§ **正文**:
Partition Array

Given an array nums of integers and an int k, partition the array (i.e move the elements in "nums") such that:

• All elements < k are moved to the left
• All elements >= k are moved to the right

Return the partitioning index, i.e the first index i nums[i] >= k.

Notice

You should do really partition in array nums instead of just counting the numbers of integers smaller than k.

If all elements in nums are smaller than k, then return nums.length

Example

If nums = [3,2,2,1] and k=2, a valid answer is 1.

Challenge

Can you partition the array in-place and in O(n)?

此题是利用快速排序的思想，比较简单吧算是，但是细节需要注意一下。

有个错误解法，如下：

public class Solution {
    /**
     *@param nums: The integer array you should partition
     *@param k: As description
     *return: The index after partition
     */
    public int partitionArray(int[] nums, int k) {
        int left = 0;
        int right = nums.length - 1;
        while (left < right) {
            while (left < right && nums[left] < k) {
                left++;
            }
            while (left < right && nums[right] >= k){
                right--;
            }
            if (left >= right) {
                break;
            }
            swap(nums, left, right);
            left++;
            right--;
        }
        return left;
    }
    public void swap(int[] nums, int a, int b) {
        int tmp = nums[a];
        nums[a] = nums[b];
        nums[b] = tmp;
    }
}

这种解法没有考虑到全部数字都小于target的情况，while里面的条件应该是left<=right，这样，即使循环到最后一步，left和right重合，left还要++才能返回数组的长度。

正确解法如下：

public class Solution {
    /**
     *@param nums: The integer array you should partition
     *@param k: As description
     *return: The index after partition
     */
    public int partitionArray(int[] nums, int k) {
        int left = 0;
        int right = nums.length - 1;
        while (left <= right) {
            while (left <= right && nums[left] < k) {
                left++;
            }
            while (left <= right && nums[right] >= k){
                right--;
            }
            if (left > right) {
                break;
            }
            swap(nums, left, right);
            left++;
            right--;
        }
        return left;
    }
    public void swap(int[] nums, int a, int b) {
        int tmp = nums[a];
        nums[a] = nums[b];
        nums[b] = tmp;
    }
}

当然我当时的第一想法不是这样做的，while条件里面只要不越界就可以继续循环：

public class Solution {
    /**
     *@param nums: The integer array you should partition
     *@param k: As description
     *return: The index after partition
     */
    public int partitionArray(int[] nums, int k) {
        int left = 0;
        int right = nums.length - 1;
        while (left < right) {
            while (left < nums.length && nums[left] < k) {
                left++;
            }
            while (right >= 0 && nums[right] >= k){
                right--;
            }
            if (left >= right) {
                break;
            }
            swap(nums, left, right);
            left++;
            right--;
        }
        return left;
    }
    public void swap(int[] nums, int a, int b) {
        int tmp = nums[a];
        nums[a] = nums[b];
        nums[b] = tmp;
    }
}

也通过了。。。有一点需要注意的是，不要把left++写到while里面，通不过，也是奇怪得很。。。

while (left < nums.length && nums[left++] < k)；

这样。。。

§ **提供材料**:
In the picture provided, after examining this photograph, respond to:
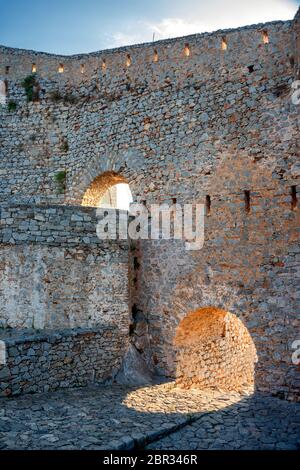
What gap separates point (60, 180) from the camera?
1114cm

§ **任务要求**:
#1 根据正文回答下列问题，每行一问：
(a) 示例中 nums = [3,2,2,1]、k=2 时，有效答案是多少？
(b) 如果 nums 中所有元素都小于 k，应返回什么？
(c) 作者说此题利用了哪种排序的思想？
#2 按正文的说法，第一种解法为什么是错的？外层 while 的条件应当怎么改？用一到三句话说明。
#3 把正文中从“Partition Array”到“smaller than k.”这一段原样打印出来。

§ **作答结果**:
#1
(a) 1
(b) nums.length
(c) 快速排序

#2 第一种解法没有考虑全部数字都小于 target 的情况。while 里的条件应写成 left<=right。这样即使循环到最后一步 left 和 right 重合，left 还会再 ++，从而能返回数组的长度。

#3
Partition Array

Given an array nums of integers and an int k, partition the array (i.e move the elements in "nums") such that:

• All elements < k are moved to the left
• All elements >= k are moved to the right

Return the partitioning index, i.e the first index i nums[i] >= k.

Notice

You should do really partition in array nums instead of just counting the numbers of integers smaller than k.